October 25, 2004

Riles papers include early Martin Luther King recording

One of the earliest known recorded interviews with Dr. Martin Luther King Jr., obtained by the late Wilson C. Riles, is part of a substantial collection of papers and archival materials donated this year by the Riles family to the University.

The large and valuable collection spans nearly 50 years, from 1947 to 1995. It adds an important dimension to Sacramento State’s resources on African American history, and the history of public education in California, says archivist Sheila O’Neill.

Wilson C. Riles was one of the first African Americans elected to statewide office in California, serving as the superintendent of public instruction for three terms beginning in 1970. He began his career as a teacher in Arizona and then moved to California to become the first African American hired as a professional employee in the State Department of Education. He then worked his way up through the department before being elected superintendent.
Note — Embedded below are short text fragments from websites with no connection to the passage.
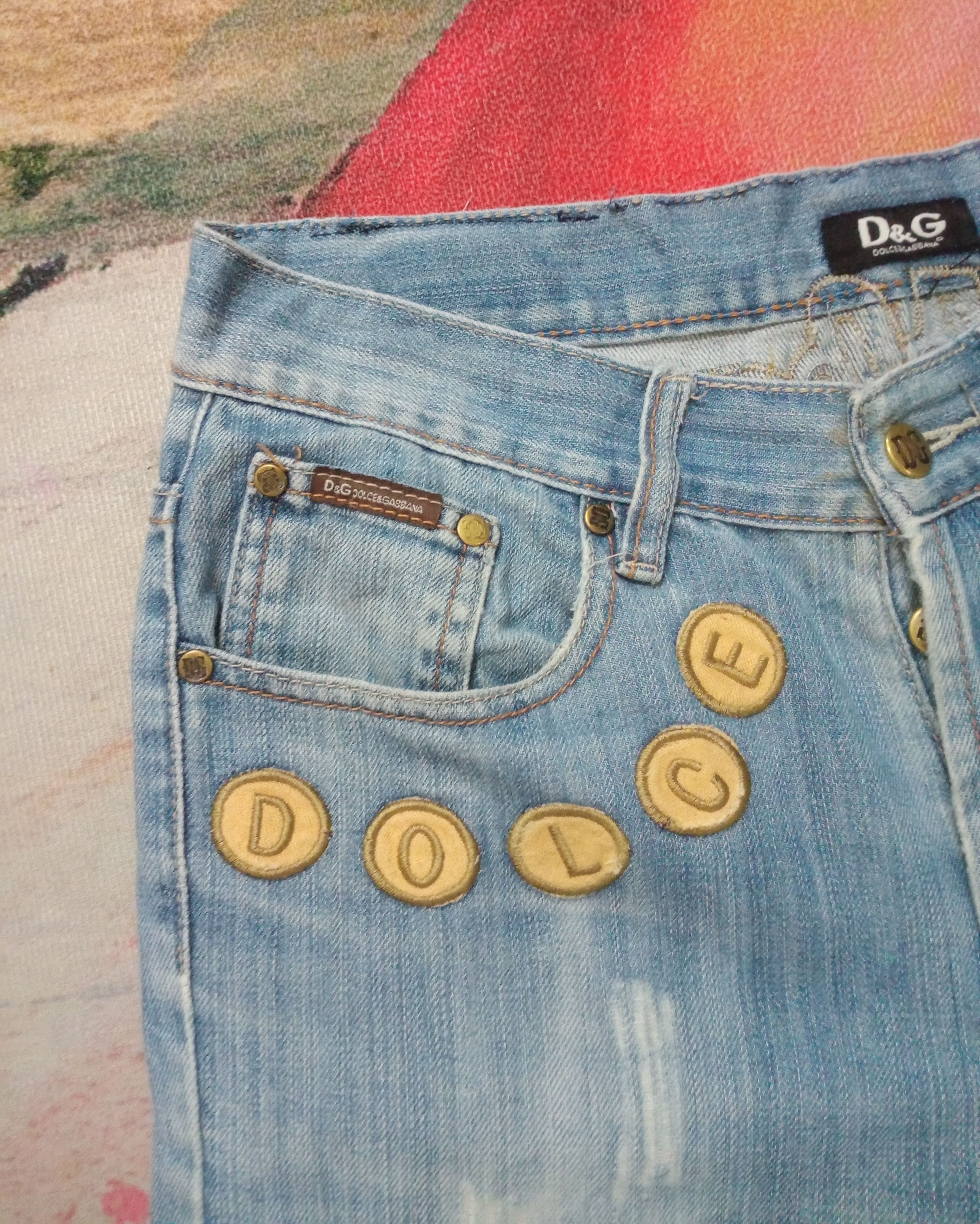 Dolce & Gabbana Vintage Dolce & Gabbana Denim Pants Size US 32 / EU 48 - 10 Thumbnail
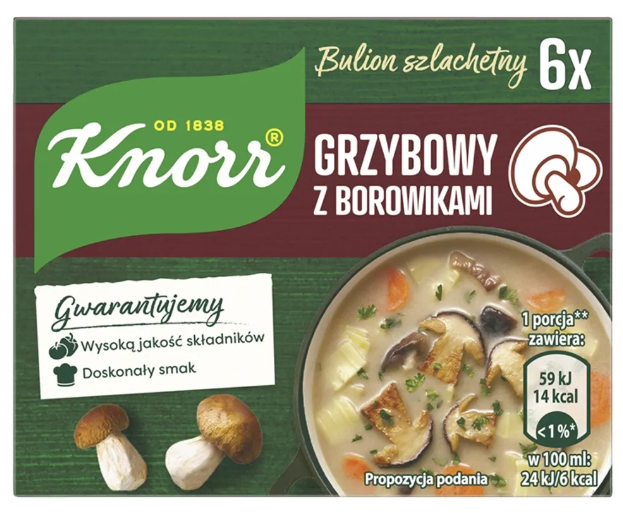 Knorr Bulion Grzybowy z Borowikami 60 g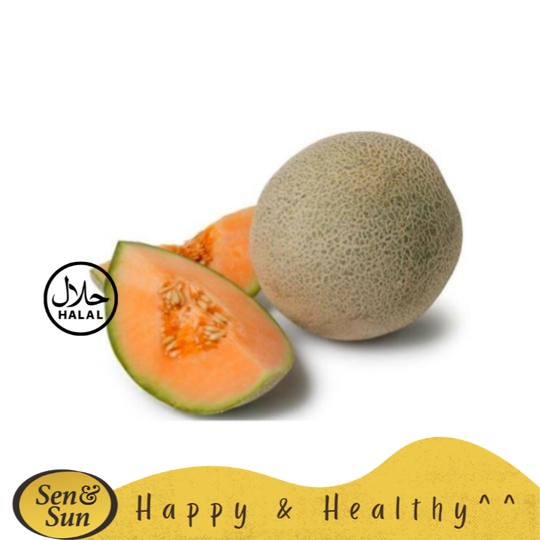

Sen&Sun Melon rock/oranye 1 buah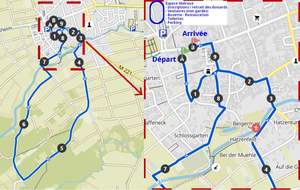 Parcours marcheurs 6 km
His papers document a dramatic period of social change for educational institutions, including school integration, busing, student unrest and the impact of Proposition 13 on the state’s education system.

Riles gained national recognition for his innovative approaches to education and inter-group relations. His papers contain information on programs developed during his tenure, such as those for disadvantaged children and involvement of parents in the classroom.

The King recording is from a Feb. 28, 1956 interview, three months into King’s support for the Montgomery, Ala. bus boycott. In the recording King details his rationale for the boycott and the use of nonviolence. The boycott lasted for 380 days and pressured the city and the country to think differently about segregation and civil rights.

The recently discovered recording was obtained by Riles as a member of the Fellowship for Reconciliation, which conducted the interview.

A copy of the recording was also presented by the Riles family to the Martin Luther King Jr., Papers Project at Stanford University.